Respondent argues that "[w]hen rent is accepted with knowledge of particular conduct which is claimed to be a default, the acceptance of such rent constitutes a waiver by landlord of the default." [Madison Avenue Leasehold, LLC v. Madison Associates, 30 AD3d 1, 811 NYS2d 47 (2006).] Based on this, Respondent alleges that Petitioner has waived its rights to act on Respondent's default. To the contrary, Petitioner protected itself by including a "no waiver" provision in the lease. Specifically, Paragraph 24 of the lease in pertinent part reads, "The receipt by owner of rent and/or additional rent with knowledge of the breach of any covenant of this lease shall not be deemed a waiver of such breach." [Petitioner's Affirmation in Support of Motion.]

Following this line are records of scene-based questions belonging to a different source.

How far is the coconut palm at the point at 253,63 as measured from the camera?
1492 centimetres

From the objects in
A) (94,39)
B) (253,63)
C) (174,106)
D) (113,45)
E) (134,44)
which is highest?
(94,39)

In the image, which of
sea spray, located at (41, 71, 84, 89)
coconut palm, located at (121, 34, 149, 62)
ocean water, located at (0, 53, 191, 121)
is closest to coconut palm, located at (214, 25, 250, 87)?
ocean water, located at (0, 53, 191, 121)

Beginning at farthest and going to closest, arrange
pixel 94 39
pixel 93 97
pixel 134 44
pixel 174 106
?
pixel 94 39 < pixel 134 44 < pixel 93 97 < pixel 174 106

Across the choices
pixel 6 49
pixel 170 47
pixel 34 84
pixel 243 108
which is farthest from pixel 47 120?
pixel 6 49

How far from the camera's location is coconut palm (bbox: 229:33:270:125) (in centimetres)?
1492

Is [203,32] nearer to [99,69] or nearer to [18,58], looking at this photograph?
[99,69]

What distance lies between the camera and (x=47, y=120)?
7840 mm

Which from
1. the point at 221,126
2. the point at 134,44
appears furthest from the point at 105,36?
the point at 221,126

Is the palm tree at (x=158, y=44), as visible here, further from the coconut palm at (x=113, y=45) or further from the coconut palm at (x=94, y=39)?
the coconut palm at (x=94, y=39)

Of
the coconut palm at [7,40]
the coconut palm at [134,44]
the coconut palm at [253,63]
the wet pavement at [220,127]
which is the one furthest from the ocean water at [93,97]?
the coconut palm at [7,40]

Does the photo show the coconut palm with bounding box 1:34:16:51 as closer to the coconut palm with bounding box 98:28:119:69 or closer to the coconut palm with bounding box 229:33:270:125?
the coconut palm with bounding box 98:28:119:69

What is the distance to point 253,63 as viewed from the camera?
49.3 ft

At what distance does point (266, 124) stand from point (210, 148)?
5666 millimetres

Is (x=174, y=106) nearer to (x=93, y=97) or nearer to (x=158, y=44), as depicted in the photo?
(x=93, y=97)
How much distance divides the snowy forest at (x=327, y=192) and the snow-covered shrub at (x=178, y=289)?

The treatise of Daniel Finkelstein and Lucas A. Ferrara, Landlord and Tenant Practice in New York, section 4:263 (West 2009) states:
Landlords do not always or consistently enforce every provision of a lease. Prior failures to enforce a lease covenant could waive the tenant's subsequent compliance and foreclose certain grounds for future termination of the tenancy. To avoid this possibility, landlords often include language providing that a failure to require strict compliance with the conditions of the agreement shall not constitute a waiver of enforcement of the condition in the future. Such a provision often protects landlords when rent is accepted with knowledge of a lease violation.
Thus, petitioner's acceptance of late rental payments, with knowledge of the rent defaults, does not constitute the landlord's waiver of the default.
Case law supports the finding herein. For example, in Monarch Information Services, Inc. v. 161 William Associates, even though rent had been accepted, a lease provision precluded a holding of waiver. [ 103 AD2d 703, 477 NYS2d 650 (1984).] Analogously, in Rodking Service Station, Inc. v. Gribin, rent had been accepted for four months. [ 109 AD2d 873, 486 NYS2d 786 (1985).] The landlord had knowledge of the tenant's violation. [ Id.] However, this was found not to constitute waiver because the lease contained a provision that reserved the rights of the landlord regardless of whether the landlord required strict performance of the lease. [ Id.] Heartland Associates v. Adam Oser Inc. held that a "no waiver" clause defeated any claim of waiver as a matter of law. [ 2003 WL 22757714 (2003).]
Conclusion
Petitioner is awarded a judgment of possession with the warrant stayed until December 31, 2010. This matter is set down for an inquest on all outstanding sums owed, including legal fees, for December 15, 2010.